Javier Bardem is "Mrs. Doubtfire" when Penelope Cruz is working.
The ‘Pirates of the Caribbean: Salazar’s Revenge’ actor is thankful his profession allows him to take long breaks and care for his children Leo, six, and Luna, three, while his spouse is busy filming, comparing the situation to the late Robin Williams’ famous nanny character.
He said: "Penelope is shooting here [in London] so I am more into the Mrs Doubtfire role – kids, chaos, you know.
"It’s one of the things this job allows for, long periods of intense work and long periods of intense time off.
"We just did ‘Escobar’, had three months in Colombia together. The dream."

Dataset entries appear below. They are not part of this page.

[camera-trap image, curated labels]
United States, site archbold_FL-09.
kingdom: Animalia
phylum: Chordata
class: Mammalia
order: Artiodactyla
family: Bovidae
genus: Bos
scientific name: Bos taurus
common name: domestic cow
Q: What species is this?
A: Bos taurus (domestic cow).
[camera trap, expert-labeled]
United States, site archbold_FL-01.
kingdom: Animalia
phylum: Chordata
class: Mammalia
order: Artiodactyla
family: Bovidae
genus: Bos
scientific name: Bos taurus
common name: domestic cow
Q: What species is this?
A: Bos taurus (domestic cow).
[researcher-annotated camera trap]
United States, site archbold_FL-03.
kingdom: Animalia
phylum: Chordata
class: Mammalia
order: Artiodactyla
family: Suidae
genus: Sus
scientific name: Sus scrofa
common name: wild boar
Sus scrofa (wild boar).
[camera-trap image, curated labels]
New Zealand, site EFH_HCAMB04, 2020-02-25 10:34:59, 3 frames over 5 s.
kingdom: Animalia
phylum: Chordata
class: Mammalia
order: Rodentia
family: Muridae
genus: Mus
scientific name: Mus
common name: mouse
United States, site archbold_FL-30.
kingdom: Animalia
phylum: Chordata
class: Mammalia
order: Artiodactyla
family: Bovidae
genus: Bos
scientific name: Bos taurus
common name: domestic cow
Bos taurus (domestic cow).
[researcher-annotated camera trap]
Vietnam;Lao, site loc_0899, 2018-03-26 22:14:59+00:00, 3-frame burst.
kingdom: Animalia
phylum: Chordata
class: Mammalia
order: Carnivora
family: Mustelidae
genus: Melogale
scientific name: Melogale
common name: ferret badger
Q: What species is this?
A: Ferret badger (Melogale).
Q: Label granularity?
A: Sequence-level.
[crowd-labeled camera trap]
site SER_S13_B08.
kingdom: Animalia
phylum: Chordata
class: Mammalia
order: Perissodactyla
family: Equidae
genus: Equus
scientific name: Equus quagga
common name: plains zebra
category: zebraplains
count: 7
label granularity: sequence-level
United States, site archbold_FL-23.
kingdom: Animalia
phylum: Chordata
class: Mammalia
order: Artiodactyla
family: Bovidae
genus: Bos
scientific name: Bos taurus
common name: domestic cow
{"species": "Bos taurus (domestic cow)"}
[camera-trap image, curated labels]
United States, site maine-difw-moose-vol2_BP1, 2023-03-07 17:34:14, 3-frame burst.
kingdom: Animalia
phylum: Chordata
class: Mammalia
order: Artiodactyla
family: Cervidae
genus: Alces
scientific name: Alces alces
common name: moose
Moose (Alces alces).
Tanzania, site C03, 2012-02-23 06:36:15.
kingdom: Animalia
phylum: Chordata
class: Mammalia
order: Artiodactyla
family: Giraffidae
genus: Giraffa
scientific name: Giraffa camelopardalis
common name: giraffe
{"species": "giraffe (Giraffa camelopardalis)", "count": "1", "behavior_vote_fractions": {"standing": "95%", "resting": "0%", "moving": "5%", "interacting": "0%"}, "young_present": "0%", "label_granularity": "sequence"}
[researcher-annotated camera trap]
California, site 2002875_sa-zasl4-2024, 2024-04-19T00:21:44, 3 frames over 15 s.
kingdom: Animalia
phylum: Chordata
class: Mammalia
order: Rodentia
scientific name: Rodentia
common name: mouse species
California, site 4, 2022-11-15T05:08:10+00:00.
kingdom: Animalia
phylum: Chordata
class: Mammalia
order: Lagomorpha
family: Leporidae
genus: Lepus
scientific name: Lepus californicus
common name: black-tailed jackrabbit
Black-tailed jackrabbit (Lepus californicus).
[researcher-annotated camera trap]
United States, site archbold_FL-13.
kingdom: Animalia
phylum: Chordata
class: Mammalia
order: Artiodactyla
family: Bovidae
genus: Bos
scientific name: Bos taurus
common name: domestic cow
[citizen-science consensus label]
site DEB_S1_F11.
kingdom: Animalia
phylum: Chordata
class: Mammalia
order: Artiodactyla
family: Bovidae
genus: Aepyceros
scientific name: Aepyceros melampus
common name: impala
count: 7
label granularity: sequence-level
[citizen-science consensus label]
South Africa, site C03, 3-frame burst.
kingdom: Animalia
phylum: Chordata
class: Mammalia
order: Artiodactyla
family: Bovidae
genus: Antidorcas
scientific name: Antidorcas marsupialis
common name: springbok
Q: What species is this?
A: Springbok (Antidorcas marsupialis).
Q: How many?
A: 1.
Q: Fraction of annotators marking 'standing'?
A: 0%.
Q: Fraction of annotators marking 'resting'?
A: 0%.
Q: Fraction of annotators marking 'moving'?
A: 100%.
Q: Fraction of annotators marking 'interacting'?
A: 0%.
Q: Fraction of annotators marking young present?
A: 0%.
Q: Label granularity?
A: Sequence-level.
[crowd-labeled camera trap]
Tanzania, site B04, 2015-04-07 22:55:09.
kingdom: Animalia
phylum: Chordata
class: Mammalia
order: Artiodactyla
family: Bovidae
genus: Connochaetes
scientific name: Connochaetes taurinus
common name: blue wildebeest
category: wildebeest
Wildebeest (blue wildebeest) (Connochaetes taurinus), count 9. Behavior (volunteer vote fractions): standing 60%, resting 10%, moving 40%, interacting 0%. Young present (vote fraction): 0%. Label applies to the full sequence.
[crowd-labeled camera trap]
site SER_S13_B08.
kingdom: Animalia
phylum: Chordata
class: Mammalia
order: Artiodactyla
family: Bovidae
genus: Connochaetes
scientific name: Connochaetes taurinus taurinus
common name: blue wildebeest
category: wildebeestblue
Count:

The 48-year-old actor has always grown up with a strong sense of family because his own upbringing with a single mother in Madrid was so tight-knit.
He told GQ magazine: "I grew up in a very small family.
"My parents separated when I was small, but we were so close – my mother, my brother and my sister. We were like a gang of wolves.
"We would attack anyone we felt was a threat.
"My mother was a single parent. She was an actress. She had to make money where she could.
"In the morning she would do television then theatre in the evening and cabaret at night, coming home to sleep for two hours before going back to work.
"As a kid I was left to my own devices. My father was absent.
"I had no dominant male figure to look up to. This isn’t a complaint, just a fact. It meant I had to test myself.
"I had to figure out my own boundaries. It meant I made mistakes."
But the ‘No Country For Old Men’ star didn’t have a good time at school as he found it too strict.
He explained: "I didn’t enjoy it. The discipline was too much, they had the cane and they used it.
"When you are a kid, you need to want to learn, when you are forced to eat words and regurgitate numbers you don’t learn, you go the other way.
"I felt that. I felt I needed to express myself.
"I was frustrated. I was wild. I needed to fill my own space as I didn’t fit the space they gave me."